その形状は球だが、完全な真球ではない。僅かに縦に長く寸胴な楕円型をしている。すなわちそれは卵の形。何もないところから何もかもを生み出す可能性の象徴。
殻に罅が走る。虹色の表面を突き破り、ごつごつした灰色の枝が突き出す。それは指だ。もっと巨大な手の、腕の、胴体の、僅か先端。岩の巨体が体積を無視して卵から溢れ出す。展望台を押しのけて、鉄骨を飴細工のようにへし折り、大口が咆哮する。
大怪獣・悪食が降臨する。怪獣が跋扈する世界から汎将が模倣した、全てを食らって消化する悪の化身。
タワーと並ぶ大きさの悪食が彼方を目がけてビルほどに太い腕を振り下ろす。彼方は素早く床を転がって避け、そのまま東京タワーから飛び降りた。
「起動せよ、魔神機デモンドゥーム!」
彼方の胸から黒い結晶コアが浮かび上がった。結晶から溢れ出した紐状のエネルギーが悪食の腕を弾き飛ばす。
結晶コアが回転するたびに飛び出した黒い液体が空間に充填され、触手の鞭が光を反射して浮かび上がる。数十キロに及ぶ長い長い触手が八本も蠢めいている。そしてドームのように巨大な丸い頭部。光を飲み込む漆黒の機体が動き出し、大地の全てをひき潰していく。
タコ型迷彩機動兵器・デモンドゥームが顕現する。これは魔法少女が活躍する世界で彼方が敵幹部から強奪した兵器、悪の道を進む敵幹部が扱う魔の神の機の一つである。
悪食とデモンドゥームが激突する。いまや東京中が戦いの舞台だった。
悪食が太い尻尾を振り回してデモンドゥームの頭部へ強烈なスイングを叩き込む。デモンドゥームは大きく吹き飛ばされるが、八本の足で踏み留まって素早く触手を絡ませる。
悪食は迷わず黒い触手に思い切り噛み付いた。三度噛んだだけで触手は悪食の身体に取り込まれ、今度は悪食の尻尾が鞭のように長く変化する。
「あははは、ビジュアルが逆だろ! 私がヴィラン側なのに、これじゃあ怪獣退治の超兵器みたいじゃないか!」
彼方は心の底から笑った。こんなに楽しかったことは今まで一度もなかった。
世界に君臨する組織の奥の手を出しても、神威は一切物怖じしないどころか大怪獣で正面から対抗してくる。どこまでも神威は追ってくる、神威のおかげで私はまだまだ強くなれる。
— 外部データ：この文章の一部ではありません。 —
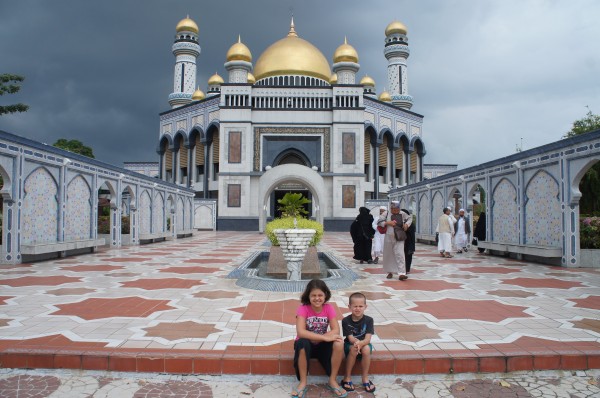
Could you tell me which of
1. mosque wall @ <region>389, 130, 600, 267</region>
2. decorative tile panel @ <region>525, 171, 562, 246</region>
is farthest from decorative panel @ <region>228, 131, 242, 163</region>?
decorative tile panel @ <region>525, 171, 562, 246</region>

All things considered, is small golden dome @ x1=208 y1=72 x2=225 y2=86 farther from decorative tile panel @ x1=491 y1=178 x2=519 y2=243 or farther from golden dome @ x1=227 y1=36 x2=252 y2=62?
decorative tile panel @ x1=491 y1=178 x2=519 y2=243

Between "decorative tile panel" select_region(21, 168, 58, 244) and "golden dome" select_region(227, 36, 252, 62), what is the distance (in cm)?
2503

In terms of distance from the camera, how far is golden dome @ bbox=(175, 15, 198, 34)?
3750cm

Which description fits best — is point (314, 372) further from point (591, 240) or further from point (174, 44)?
point (174, 44)

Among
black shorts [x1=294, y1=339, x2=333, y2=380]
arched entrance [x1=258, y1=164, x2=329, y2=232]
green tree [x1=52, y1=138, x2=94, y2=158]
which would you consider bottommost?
black shorts [x1=294, y1=339, x2=333, y2=380]

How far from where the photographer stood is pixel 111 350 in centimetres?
316

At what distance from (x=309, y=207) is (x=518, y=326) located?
29.0m

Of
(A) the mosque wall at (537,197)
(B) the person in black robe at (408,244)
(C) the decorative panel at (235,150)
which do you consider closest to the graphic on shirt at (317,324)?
(B) the person in black robe at (408,244)

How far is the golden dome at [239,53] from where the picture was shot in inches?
1291

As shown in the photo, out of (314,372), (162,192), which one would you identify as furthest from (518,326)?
(162,192)

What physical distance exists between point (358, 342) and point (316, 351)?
0.32 metres

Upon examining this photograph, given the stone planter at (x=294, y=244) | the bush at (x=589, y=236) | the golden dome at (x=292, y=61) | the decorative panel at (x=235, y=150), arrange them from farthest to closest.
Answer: the golden dome at (x=292, y=61)
the decorative panel at (x=235, y=150)
the bush at (x=589, y=236)
the stone planter at (x=294, y=244)

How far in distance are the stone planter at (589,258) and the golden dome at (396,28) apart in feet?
112

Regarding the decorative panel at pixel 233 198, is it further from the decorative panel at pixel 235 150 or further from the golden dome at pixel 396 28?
the golden dome at pixel 396 28
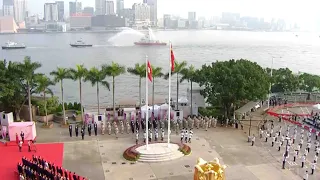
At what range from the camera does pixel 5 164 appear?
21.3m

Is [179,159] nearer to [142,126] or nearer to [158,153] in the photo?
[158,153]

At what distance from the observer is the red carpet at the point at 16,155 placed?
66.7 ft

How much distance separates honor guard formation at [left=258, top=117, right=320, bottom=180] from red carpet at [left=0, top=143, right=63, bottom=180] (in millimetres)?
13542

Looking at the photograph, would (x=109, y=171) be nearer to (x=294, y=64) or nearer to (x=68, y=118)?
(x=68, y=118)

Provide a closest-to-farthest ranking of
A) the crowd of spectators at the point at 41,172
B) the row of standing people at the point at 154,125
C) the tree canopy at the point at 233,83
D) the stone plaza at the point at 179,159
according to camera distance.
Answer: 1. the crowd of spectators at the point at 41,172
2. the stone plaza at the point at 179,159
3. the row of standing people at the point at 154,125
4. the tree canopy at the point at 233,83

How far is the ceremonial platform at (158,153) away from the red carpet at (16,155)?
5.15 meters

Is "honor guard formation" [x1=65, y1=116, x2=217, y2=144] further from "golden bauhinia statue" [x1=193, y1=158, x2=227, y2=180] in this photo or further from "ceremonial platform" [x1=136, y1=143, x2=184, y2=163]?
"golden bauhinia statue" [x1=193, y1=158, x2=227, y2=180]

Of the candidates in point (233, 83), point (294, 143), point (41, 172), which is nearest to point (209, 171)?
point (41, 172)

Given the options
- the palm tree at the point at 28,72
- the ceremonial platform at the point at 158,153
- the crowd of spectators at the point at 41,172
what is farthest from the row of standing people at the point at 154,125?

もっと先へ、もっと先へ!
体長数百メートルものロボと怪獣が殴り合うその上で、彼方と神威も戦闘を開始する。
デモンドゥームの触手が真下から神威を次々に襲い来る。その全てを虹色の長刀で切断し、神威は彼方に向けて走る。彼方の足元でも悪食の尻尾が唸る。迫る棘をローラーブレードで叩き折り、そのまま神威の刀を蹴り飛ばして受け流す。
「彼方はほんとに神威ちゃんが好きなんやな。あんな楽しそうなの初めて見たわ」
「そーかな。私は見飽きちゃった。いつもあんなもんだし」
此岸は鉄骨の上に座って頬杖を突いていた。その隣に妖精サイズの灰火がふわふわと浮かぶ。
もう展望台の床は消し飛んでいる。赤く塗られた鉄骨が唯一の足場だ。タワーは十数か所も寸断されていたが、崩落せずに奇妙なバランスで凍り付いている。此岸が「不壊」と走り書きした世界便を隙間に差し込んだからだ。
「灰火ちゃんは彼方と仲良うやっとるんか? いつも一緒なんやろ」
「私と彼方の間にそーいう評価軸はないよ。同一人物だからね。考えも感覚も好感度もいつでもわかるよーな相手とどーこーなれるわけないんだ。あれ、てことは此岸も私の義理のお姉ちゃんってことになるのかな」
「あはは、そりゃええな。でもな、うちは灰火ちゃんのこと嫌いやないけど、それでもうちの妹は彼方だけや。彼方が幸せにやってるのがうちにとって一番大事なことや」
「わかりやすくシスコンだね。私にも妹がいたことはあるけど、此岸の感じとはずいぶん違ったかな」
「お姉ちゃん同盟やんか。過去形なのは突っ込んでもええんか?」
此岸と灰火が座る一メートルほど上を熱線が一閃した。
彼方がマルチツールに改造を重ねて組み込んだ、刃渡り数キロもある超長電子剣である。それは悪食の身体に深い傷を残すが切断するには至らない。
悪食は自らの皮膚に噛み付いた。やはり三噛みで自分の体表を消化し、エネルギーとして自分の身体を再構築する。続いて空中で口を動かして光を食らい、復讐と言わんばかりに彼方目がけて熱線レーザーを放つ。
彼方のローラーブレードに青い魔法陣が浮かび、氷の盾がレーザーを曲げる。曲がったレーザーの直撃を受けた川が一瞬で干上がった。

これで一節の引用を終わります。